The problem:
Repeat each entry exactly.

Dataset entries
┌──

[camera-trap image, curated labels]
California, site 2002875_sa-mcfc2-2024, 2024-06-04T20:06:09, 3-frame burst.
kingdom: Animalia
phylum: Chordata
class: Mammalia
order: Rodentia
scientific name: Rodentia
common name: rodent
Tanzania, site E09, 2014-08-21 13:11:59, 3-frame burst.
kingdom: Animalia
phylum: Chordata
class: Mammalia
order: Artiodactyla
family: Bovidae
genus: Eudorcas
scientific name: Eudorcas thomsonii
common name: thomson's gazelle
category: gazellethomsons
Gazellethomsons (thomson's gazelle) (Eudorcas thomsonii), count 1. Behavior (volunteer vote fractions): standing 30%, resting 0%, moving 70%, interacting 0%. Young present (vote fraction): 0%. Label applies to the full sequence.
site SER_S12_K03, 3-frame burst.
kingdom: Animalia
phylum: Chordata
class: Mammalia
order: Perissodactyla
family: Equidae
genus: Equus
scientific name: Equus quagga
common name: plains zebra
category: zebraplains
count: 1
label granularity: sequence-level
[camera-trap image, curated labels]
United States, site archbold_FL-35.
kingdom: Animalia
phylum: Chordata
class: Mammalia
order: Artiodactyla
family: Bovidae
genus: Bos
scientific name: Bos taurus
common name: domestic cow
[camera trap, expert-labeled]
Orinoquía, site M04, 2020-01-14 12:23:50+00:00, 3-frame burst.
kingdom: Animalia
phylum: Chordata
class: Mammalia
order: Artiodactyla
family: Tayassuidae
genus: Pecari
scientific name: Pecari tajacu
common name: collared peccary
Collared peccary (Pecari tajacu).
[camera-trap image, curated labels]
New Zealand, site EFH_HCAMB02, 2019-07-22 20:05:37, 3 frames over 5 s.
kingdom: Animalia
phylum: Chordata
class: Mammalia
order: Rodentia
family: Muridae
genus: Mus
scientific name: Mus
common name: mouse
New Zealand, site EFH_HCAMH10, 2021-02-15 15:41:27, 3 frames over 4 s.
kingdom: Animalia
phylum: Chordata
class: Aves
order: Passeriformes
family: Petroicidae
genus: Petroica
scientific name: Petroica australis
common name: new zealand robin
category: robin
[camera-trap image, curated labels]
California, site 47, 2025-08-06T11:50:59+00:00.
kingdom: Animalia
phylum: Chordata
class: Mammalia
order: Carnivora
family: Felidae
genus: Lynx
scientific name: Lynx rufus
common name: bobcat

└──

Answer to this problem:
[camera-trap image, curated labels]
California, site 2002875_sa-mcfc2-2024, 2024-06-04T20:06:09, 3-frame burst.
kingdom: Animalia
phylum: Chordata
class: Mammalia
order: Rodentia
scientific name: Rodentia
common name: rodent
Tanzania, site E09, 2014-08-21 13:11:59, 3-frame burst.
kingdom: Animalia
phylum: Chordata
class: Mammalia
order: Artiodactyla
family: Bovidae
genus: Eudorcas
scientific name: Eudorcas thomsonii
common name: thomson's gazelle
category: gazellethomsons
Gazellethomsons (thomson's gazelle) (Eudorcas thomsonii), count 1. Behavior (volunteer vote fractions): standing 30%, resting 0%, moving 70%, interacting 0%. Young present (vote fraction): 0%. Label applies to the full sequence.
site SER_S12_K03, 3-frame burst.
kingdom: Animalia
phylum: Chordata
class: Mammalia
order: Perissodactyla
family: Equidae
genus: Equus
scientific name: Equus quagga
common name: plains zebra
category: zebraplains
count: 1
label granularity: sequence-level
[camera-trap image, curated labels]
United States, site archbold_FL-35.
kingdom: Animalia
phylum: Chordata
class: Mammalia
order: Artiodactyla
family: Bovidae
genus: Bos
scientific name: Bos taurus
common name: domestic cow
[camera trap, expert-labeled]
Orinoquía, site M04, 2020-01-14 12:23:50+00:00, 3-frame burst.
kingdom: Animalia
phylum: Chordata
class: Mammalia
order: Artiodactyla
family: Tayassuidae
genus: Pecari
scientific name: Pecari tajacu
common name: collared peccary
Collared peccary (Pecari tajacu).
[camera-trap image, curated labels]
New Zealand, site EFH_HCAMB02, 2019-07-22 20:05:37, 3 frames over 5 s.
kingdom: Animalia
phylum: Chordata
class: Mammalia
order: Rodentia
family: Muridae
genus: Mus
scientific name: Mus
common name: mouse
New Zealand, site EFH_HCAMH10, 2021-02-15 15:41:27, 3 frames over 4 s.
kingdom: Animalia
phylum: Chordata
class: Aves
order: Passeriformes
family: Petroicidae
genus: Petroica
scientific name: Petroica australis
common name: new zealand robin
category: robin
[camera-trap image, curated labels]
California, site 47, 2025-08-06T11:50:59+00:00.
kingdom: Animalia
phylum: Chordata
class: Mammalia
order: Carnivora
family: Felidae
genus: Lynx
scientific name: Lynx rufus
common name: bobcat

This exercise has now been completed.